During a flight from Cairo to here yesterday, Marine Corps Gen. Joe Dunford discussed the need to make changes in the department in order to improve the military’s command and control system.

In the current system, the defense secretary is the person responsible for joint integration, said Dunford, noting the secretary holds the authorities to integrate the combatant commands.

The chairman said there are certain areas where a delegation of responsibility -- even if not authority -- should come to the chairman of the Joint Chiefs of Staff. The chairman can then do on the secretary’s behalf “some things that integrate our forces today in a way that we didn’t need to 10 or 15 years ago,” Dunford said.

The chairman highlighted the Korean Peninsula as an example. More than a decade ago, he said, there was the likelihood that if conflict broke out on the peninsula it would be limited to a ground war in that area only.

Today, that’s no longer the case, Dunford said.

“My whole argument about transregional, multidomain, multifunctional fight is recognition that the character of war has changed, not the nature, but the character,” he said. “It’s changed because of cyber capabilities, space capabilities, ballistic missile capabilities, intercontinental missile capabilities.”

New Capabilities

These new capabilities make it unlikely that any new conflict in the world will be isolated to one geographic area, Dunford said.

If a fight breaks out on the Korean Peninsula today, he said, it will likely quickly involve not just U.S. Forces Korea, but U.S. Pacific Command, U.S. Northern Command, U.S. Cyber Command and U.S. Strategic Command.

Visual spatial reasoning items
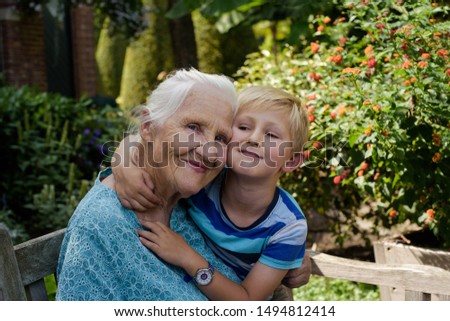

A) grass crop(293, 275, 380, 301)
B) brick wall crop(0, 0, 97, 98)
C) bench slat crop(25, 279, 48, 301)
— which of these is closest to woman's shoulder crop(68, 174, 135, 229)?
bench slat crop(25, 279, 48, 301)

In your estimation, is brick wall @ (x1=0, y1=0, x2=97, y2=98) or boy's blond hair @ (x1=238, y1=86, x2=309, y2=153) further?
brick wall @ (x1=0, y1=0, x2=97, y2=98)

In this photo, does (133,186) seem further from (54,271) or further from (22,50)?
(22,50)

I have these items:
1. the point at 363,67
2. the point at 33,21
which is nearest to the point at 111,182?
the point at 363,67

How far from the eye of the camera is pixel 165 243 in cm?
202

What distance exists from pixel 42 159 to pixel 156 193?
4.58 meters

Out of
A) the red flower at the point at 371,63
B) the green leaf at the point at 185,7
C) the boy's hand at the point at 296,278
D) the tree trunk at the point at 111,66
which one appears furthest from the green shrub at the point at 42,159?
the tree trunk at the point at 111,66

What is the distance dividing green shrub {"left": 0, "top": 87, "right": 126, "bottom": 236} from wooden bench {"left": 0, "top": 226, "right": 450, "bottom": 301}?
3386 mm

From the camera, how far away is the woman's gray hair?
6.61 ft

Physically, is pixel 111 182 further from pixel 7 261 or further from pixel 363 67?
pixel 363 67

§ **REQUIRED ACTIONS**
1) Print the stretch of the passage on military command and control from "Today, that’s no" through "U.S. Strategic Command.".
2) Carry on the passage on military command and control, starting after its last sentence.
The data plays no part in what comes next.

§ **IN RESPONSE**
1)
Today, that’s no longer the case, Dunford said.

“My whole argument about transregional, multidomain, multifunctional fight is recognition that the character of war has changed, not the nature, but the character,” he said. “It’s changed because of cyber capabilities, space capabilities, ballistic missile capabilities, intercontinental missile capabilities.”

New Capabilities

These new capabilities make it unlikely that any new conflict in the world will be isolated to one geographic area, Dunford said.

If a fight breaks out on the Korean Peninsula today, he said, it will likely quickly involve not just U.S. Forces Korea, but U.S. Pacific Command, U.S. Northern Command, U.S. Cyber Command and U.S. Strategic Command.

2)
And it probably wouldn’t be the only conflict going on in the world, said Dunford, who added that the list of the world’s current security concerns is illuminating. There’s the fight against violent extremism, he said, as well as security challenges in Europe with Russia. And, there are security challenges on a day-to-day basis with Iran, the chairman added.

“You have multiple combatant commanders that are all dealing with those challenges,” Dunford said. “There has to be a common operational picture, a common intelligence picture and a framework within which the secretary can make decisions about prioritization and allocation of resources in real time in a crisis.”

Joint Staff Changes

The military does that now in what the chairman calls a sub-optimal way. “The character of war has changed so we should adapt to the character of war, and by changing the organizational construct of the Joint Staff,” he said.

Doing so, the chairman said, will position the department to better manage today’s and tomorrow’s security situations.

“We’re talking minutes of decision-making space,” Dunford said. “Can we do it today? Sure. But I would argue if we can cut the decision space down from six minutes to four, that’s actually geometric, and the implications are profound. It increases the probability that the American people would be safe.”